隔尘和尚就接着红衣道士的话说:“阿弥陀佛。方才道长之话,实是为贤侄指出一条摆脱尘世烦恼之路。大千世界,虽红尘滚滚,可人人都有佛性,纵观贤侄为人为事似乎更是与佛有缘。贤侄辞去公职,摆脱许多让人讨厌的人际关系,因此断绝一些尘世妄缘,乃常人不能。据老衲所知,贤侄本已断了男女之念,这更是常人之大难。更堪称道者,贤侄为继祖业,矢志不渝,每日寂寞山野,苦苦求索,敬业精神,委实可贵。贤侄如此难行能行,难舍能舍,难为能为,早已大大超凡脱俗,自我升华了人格。我佛设教人间,就是要教化众生回归本性,做真正的人。所以人格若成,佛格就不远。我们有生那一天,就一定有死那一刻。苦就苦在生与死之间的这段人生。佛经上说,生又何尝生?死又何曾死?人世间苦,做人亦苦。人生所爱的一切,常人虽都舍不得离开,最后却又不得不离开,这是精神上的最大折磨。人生中的是是非非,是又像非,非又像是;现实生活中一切都是那么虚幻,飘浮不定。师说,物质、名利的追求既辛苦,又无止境——从这方面看,世间没有什么圆满的事。师言,众生混沌,时常迷失而误入歧途。师又言,‘经’即是‘道’,‘道’即是‘路’。这些金玉之言,望贤侄认真玩味,以善择人生道路,早日皈依佛、皈依法,以早脱苦海。阿弥陀佛!”

隔尘和尚滔滔不绝,一气说完之后便看着周伯雨。

周伯雨虽然一直用心地听着,看样子并没太动心。

这时,外面突然一个霹雳,一缕粗大的雨丝“哗啦啦”扫进屋里,三人都同时扭头向外看着。

仿佛是什么预兆。

隔尘和尚就用眼睛瞄瞄红衣道士。

红衣道士说:“佛教徒有三类,一是学佛的人,二是拜佛的人,三是信佛的人。贤侄一时难以迈出空门修行这一步,眼下亦可先做学佛的人……”

周伯雨还是沉吟不语,没有表示。

红衣道士知他尘缘未了,便说:“此乃人生大事,不可草率,贤侄慢慢思量。”

隔尘和尚急忙附和:“是呀是呀,慢慢思量——来来来,我们变变方式,吟诗喝酒如何?”

红衣道士积极响应:“善哉!善哉!贫道愿先献丑。”说罢,举起杯子喝了一口,然后脱口吟道:

南霁,

北飘。

志难消,

雨细风粗路遥。

画痴梦断念奴娇。

无桥,

折残柳枝条。

别酒红颜丹青泪,

梦已老,

醉里也逍遥。

雨声催,

缘未了,

一斛,

劝君更进一斛。

红衣道士吟罢说:“这首《河传》就算我送贤侄的吧。来,劝君更进一斛。”

隔尘和尚情不自禁鼓了鼓掌,然后举起杯道:“道长的《河传》发人深省,来,饮了这杯,我也奉送贤侄一首!”

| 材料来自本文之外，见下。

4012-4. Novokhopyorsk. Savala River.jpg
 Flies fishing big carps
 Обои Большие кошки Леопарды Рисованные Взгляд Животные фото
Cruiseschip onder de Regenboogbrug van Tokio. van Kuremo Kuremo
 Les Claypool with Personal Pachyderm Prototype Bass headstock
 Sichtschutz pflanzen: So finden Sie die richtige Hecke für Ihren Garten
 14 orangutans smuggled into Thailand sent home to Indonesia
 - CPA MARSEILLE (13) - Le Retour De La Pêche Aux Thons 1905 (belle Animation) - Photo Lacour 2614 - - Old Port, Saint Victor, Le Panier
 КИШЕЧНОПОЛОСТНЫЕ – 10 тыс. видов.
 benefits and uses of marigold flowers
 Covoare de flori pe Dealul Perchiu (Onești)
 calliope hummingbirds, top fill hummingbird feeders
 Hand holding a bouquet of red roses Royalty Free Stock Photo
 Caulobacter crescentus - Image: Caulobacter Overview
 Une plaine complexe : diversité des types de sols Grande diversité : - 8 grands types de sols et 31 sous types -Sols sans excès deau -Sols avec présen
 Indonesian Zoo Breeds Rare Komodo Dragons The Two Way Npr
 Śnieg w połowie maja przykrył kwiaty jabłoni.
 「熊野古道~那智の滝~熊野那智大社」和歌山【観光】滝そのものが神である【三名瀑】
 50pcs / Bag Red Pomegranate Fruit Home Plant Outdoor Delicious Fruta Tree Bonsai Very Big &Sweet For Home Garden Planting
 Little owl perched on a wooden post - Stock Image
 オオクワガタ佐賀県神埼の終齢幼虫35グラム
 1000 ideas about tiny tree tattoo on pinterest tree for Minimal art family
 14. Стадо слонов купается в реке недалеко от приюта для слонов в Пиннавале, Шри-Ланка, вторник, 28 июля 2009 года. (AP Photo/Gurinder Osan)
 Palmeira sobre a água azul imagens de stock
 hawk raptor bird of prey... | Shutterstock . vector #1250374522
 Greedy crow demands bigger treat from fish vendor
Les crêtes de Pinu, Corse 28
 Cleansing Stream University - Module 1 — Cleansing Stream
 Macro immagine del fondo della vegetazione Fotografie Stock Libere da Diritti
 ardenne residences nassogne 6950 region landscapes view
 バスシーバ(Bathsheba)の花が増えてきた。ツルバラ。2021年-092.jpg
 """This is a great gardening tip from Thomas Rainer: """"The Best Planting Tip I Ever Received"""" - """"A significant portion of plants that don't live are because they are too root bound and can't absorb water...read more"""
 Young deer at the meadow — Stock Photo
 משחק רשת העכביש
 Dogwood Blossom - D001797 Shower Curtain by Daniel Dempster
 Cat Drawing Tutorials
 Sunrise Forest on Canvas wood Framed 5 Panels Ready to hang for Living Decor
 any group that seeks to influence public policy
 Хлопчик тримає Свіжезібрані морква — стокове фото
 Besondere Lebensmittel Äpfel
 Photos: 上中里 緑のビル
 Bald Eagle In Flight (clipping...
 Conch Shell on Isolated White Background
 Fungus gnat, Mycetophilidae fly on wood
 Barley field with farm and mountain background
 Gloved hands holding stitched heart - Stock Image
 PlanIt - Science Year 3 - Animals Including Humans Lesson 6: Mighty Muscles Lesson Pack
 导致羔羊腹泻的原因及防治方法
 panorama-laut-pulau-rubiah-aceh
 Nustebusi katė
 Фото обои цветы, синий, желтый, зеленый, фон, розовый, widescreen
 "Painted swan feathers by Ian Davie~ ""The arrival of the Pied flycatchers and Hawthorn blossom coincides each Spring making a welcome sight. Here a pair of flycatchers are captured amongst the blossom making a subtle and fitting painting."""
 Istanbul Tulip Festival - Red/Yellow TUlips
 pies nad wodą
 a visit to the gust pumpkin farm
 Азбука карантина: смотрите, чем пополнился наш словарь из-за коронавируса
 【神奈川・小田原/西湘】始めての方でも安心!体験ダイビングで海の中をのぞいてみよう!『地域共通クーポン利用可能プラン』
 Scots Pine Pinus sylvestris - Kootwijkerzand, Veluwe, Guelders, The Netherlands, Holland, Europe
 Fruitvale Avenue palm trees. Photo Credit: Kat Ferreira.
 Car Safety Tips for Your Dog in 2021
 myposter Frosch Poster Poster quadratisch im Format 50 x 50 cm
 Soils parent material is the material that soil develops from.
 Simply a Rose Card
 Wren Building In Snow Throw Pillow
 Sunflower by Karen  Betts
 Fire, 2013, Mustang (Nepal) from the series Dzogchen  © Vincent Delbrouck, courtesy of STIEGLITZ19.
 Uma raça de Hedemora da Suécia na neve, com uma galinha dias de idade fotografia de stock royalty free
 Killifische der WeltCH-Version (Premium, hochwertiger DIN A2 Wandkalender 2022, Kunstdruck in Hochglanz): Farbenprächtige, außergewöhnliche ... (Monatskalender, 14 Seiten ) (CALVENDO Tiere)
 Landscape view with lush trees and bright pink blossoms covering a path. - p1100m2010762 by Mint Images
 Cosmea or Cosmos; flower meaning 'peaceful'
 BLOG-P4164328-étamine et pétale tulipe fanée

周伯雨手擎酒杯,若有所思地说:“感谢二位仙长指点迷津。只是这人生大事非同儿戏,还请宽容晚辈认真考虑,方好定夺。”说着也举起杯,一饮而尽。

隔尘和尚吟道:

愁雨伴浊酒!

笑我空门颠狂叟,

蓦然回眸,

沦落半生蹉跎久。

除却舞文弄墨,

算此生被人鱼肉。

听佛陀禅语救,

难舍弃泪湿青衫透。

是鹃血,

梦醒后。

红颜知己堪回首?

看艺海征帆一叶,

风狂雨骤。

隐隐天外歌吹响,

莫道才子失路,

正乌鸦刮噪时候。

说尘缘就此了却,

洒脱遁入空门可否?

频举杯,

将进酒。

周伯雨听罢,想起吉玉,想起艺术道路的艰难,不觉潸然泪下。他举杯一饮而尽,起身对着两位大师一揖在地,咏道:

叹玉簪坠地!

怎知薄命偏是卿!

雨雨风风,

魂断黄泉路径。

春去复回人去能归否?

待沥血西风残月,

尚猜她梦去还醒,

香魂归来重慰离情。

恨无涯,

负此生。

风摇荡一山泪雨,

叹人生飘忽如梦,

怎得相逢。

丹青难写伤心苦,

总被人惜惺惺。

不患误解来千重,

怨屏障山多路少,

一片烟芜是萍踪。

问谁能解愁肠千结?

风索索,

酒融融!

周伯雨咏罢号啕大哭,哭后又一阵狂饮。

红衣道士和隔尘和尚见点化一时难以奏效,也就只能陪着叹息,直到三人都醉倒在地。

不知是夜把雨丝染黑了,还是雨丝把夜浸透了。

栖云观外一片漆黑。

周萌写诗纯属一种业余爱好。但很多同学读了她的诗后,都说还有那么点儿诗味,这就使她巩固了写诗的兴趣,隔几天,便会诗兴发作,不抒不快。于是便要高咏低吟,诌上几句。不满意时,便当做一次开心小品,吟完,脑后一扔即罢;如果觉得满意,便要寻来纸笔,记录下来,反复吟咏,再进行一次小范围传阅方毕。现在,她独自坐在宿舍中又抄录下方才刚刚写好的一首小诗,有滋有味地自我陶醉着。那首小诗的题目是《因为有了你》:

我是钟条你是锤,

是你敲响我的身体。

今生不会再寂寞,

因为有了你。

我是琴弦你是弓,

是你奏出我生命的意义。

今生不会再寂寞,

因为有了你。

我是荒原你是犁,

是你开垦出了我的美丽。

…………

偏巧这时,周伯东敲门。

周萌的思绪被剪断了。她打开门,见是二哥,便半是嗔怪、半是调皮地说:“我是,我是现代派,你是孔老二……”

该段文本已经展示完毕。